Obscure Records was a U.K. record label which existed from 1975 to 1978. It was created and curated by Brian Eno. Ten albums were issued in the series. Most have detailed liner notes on their back covers, analyzing the compositions and providing a biography of the composer, in a format typical of classical music albums, and much of the material can be regarded as 20th-century classical music.
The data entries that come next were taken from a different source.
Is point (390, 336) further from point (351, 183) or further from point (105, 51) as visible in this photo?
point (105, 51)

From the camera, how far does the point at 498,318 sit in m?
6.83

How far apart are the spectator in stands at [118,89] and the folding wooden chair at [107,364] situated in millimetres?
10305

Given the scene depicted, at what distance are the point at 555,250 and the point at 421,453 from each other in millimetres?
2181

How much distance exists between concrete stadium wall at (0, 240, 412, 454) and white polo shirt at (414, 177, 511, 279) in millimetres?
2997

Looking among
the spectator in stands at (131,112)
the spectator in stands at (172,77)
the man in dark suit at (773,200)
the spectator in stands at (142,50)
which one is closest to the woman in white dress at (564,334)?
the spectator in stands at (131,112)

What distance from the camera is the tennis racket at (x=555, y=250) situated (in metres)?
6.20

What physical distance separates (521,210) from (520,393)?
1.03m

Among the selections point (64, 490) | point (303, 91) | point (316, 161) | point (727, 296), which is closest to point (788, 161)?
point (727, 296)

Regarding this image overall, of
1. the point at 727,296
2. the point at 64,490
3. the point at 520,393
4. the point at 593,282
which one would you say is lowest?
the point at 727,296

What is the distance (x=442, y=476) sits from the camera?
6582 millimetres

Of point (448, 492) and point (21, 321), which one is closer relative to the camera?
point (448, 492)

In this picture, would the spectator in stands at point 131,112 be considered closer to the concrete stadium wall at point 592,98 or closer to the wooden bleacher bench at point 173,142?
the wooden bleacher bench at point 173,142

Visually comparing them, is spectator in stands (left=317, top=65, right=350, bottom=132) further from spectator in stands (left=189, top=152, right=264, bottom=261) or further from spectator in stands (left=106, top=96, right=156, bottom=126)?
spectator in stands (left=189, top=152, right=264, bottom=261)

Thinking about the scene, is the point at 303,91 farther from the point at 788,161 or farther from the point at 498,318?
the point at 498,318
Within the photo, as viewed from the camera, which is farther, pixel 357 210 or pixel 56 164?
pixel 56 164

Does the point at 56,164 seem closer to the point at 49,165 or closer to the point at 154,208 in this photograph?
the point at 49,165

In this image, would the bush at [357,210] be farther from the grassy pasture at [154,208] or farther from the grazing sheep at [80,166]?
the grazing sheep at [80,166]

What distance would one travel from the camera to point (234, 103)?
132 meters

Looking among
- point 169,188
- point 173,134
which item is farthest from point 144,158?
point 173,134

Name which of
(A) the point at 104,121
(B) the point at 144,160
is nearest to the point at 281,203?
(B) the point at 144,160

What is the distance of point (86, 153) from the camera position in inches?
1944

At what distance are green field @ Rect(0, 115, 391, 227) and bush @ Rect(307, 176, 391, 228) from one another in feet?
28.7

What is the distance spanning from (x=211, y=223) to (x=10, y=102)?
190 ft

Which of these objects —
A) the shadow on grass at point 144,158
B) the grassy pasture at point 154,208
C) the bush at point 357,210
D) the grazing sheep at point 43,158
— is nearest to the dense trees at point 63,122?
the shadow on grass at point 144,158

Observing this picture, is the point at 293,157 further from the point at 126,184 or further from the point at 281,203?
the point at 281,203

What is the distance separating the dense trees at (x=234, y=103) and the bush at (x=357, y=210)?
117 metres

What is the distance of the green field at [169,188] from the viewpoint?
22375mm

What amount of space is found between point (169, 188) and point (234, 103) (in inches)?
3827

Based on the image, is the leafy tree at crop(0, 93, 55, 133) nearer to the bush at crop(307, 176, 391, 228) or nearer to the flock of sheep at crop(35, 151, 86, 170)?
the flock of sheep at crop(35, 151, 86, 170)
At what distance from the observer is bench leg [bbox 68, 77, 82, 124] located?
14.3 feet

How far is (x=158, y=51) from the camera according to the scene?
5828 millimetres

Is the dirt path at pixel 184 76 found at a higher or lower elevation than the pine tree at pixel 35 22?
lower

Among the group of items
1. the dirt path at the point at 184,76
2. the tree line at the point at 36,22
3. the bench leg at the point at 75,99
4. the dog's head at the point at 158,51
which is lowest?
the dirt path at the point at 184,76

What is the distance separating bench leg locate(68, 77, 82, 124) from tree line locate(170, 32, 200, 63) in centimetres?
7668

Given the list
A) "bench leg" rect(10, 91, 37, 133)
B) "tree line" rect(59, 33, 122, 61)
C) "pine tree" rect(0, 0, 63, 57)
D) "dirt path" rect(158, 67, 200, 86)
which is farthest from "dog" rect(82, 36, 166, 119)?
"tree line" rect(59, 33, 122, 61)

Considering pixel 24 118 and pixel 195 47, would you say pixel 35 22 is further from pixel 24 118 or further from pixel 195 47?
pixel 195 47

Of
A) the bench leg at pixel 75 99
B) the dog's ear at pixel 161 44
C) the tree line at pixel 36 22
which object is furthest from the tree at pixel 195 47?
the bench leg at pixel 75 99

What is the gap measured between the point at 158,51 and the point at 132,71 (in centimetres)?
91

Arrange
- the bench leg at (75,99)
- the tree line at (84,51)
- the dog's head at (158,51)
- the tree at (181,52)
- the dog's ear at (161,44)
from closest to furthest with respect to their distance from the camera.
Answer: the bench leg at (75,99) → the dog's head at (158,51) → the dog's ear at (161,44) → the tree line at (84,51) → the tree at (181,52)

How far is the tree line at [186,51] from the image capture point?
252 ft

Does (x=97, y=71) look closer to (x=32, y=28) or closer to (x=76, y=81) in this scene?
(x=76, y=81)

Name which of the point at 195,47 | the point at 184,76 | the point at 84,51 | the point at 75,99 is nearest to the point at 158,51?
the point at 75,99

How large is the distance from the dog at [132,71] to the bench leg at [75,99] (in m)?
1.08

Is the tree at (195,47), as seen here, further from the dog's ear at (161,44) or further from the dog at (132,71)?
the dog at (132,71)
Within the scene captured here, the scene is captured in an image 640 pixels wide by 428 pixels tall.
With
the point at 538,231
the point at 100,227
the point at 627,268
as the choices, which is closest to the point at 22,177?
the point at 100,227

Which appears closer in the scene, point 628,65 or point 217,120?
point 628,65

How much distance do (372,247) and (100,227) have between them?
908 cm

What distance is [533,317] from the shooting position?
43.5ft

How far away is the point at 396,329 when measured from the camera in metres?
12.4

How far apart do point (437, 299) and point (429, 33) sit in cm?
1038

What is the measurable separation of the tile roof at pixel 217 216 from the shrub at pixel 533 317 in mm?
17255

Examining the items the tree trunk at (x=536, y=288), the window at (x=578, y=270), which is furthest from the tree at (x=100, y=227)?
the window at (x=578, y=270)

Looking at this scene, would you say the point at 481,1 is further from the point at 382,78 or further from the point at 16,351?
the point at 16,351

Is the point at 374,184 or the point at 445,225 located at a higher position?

The label provided a venue for experimental music.

==Discography==
===Obscure Records===

| Catalog | Year | Artist(s) | Title | Notes |
|---|---|---|---|---|
| Obscure no.1 | 1975 | Gavin Bryars | The Sinking of the Titanic | Release also contains Jesus' Blood Never Failed Me Yet, which includes Derek Bailey on guitar and Michael Nyman on organ. |
| Obscure no.2 | 1975 | Christopher Hobbs, John Adams, Gavin Bryars | Ensemble Pieces |  |
| Obscure no.3 | 1975 | Brian Eno | Discreet Music | Title track (side one) utilizes the tape loop system previously used by Fripp & Eno in (No Pussyfooting) and soon to be known as Frippertronics |
| Obscure no.4 | 1975 | David Toop, Max Eastley | New and Rediscovered Musical Instruments | David Toop's name appears first on the cover, but his tracks occupy side two. Toop's tracks are incorrectly listed in backward order on both cover and label of Island and Polydor editions. The Virgin CD reissue retains the cover and label order, but adjusts the running order of the tracks on the disc itself to match |
| Obscure no.5 | 1976 | Jan Steele, John Cage | Voices and Instruments | Features Robert Wyatt singing two tracks |
| Obscure no.6 | 1976 | Michael Nyman | Decay Music |  |
| Obscure no.7 | 1976 | Members of the Penguin Café Orchestra | Music from the Penguin Café | Lists Simon Jeffes as the artist on the label only, on Island and Polydor editions |
| Obscure OBS-8 | 1978 | John White, Gavin Bryars | Machine Music |  |
| Obscure OBS-9 | 1978 | an opera by Tom Phillips, music by Gavin Bryars, libretto by Fred Orton | Irma |  |
| Obscure OBS-10 | 1978 | Harold Budd | The Pavilion of Dreams |  |

==Releases and editions==
The first seven albums were issued on the Obscure label in 1975 and 1976, manufactured and distributed in the UK by Island Records whose name appeared at the bottom of the label. These have a catalogue number expressed as "Obscure no. 1" through 7 on the covers, or "OBSCURE-1" etc. on the labels. All albums use the original, mostly black, cover art.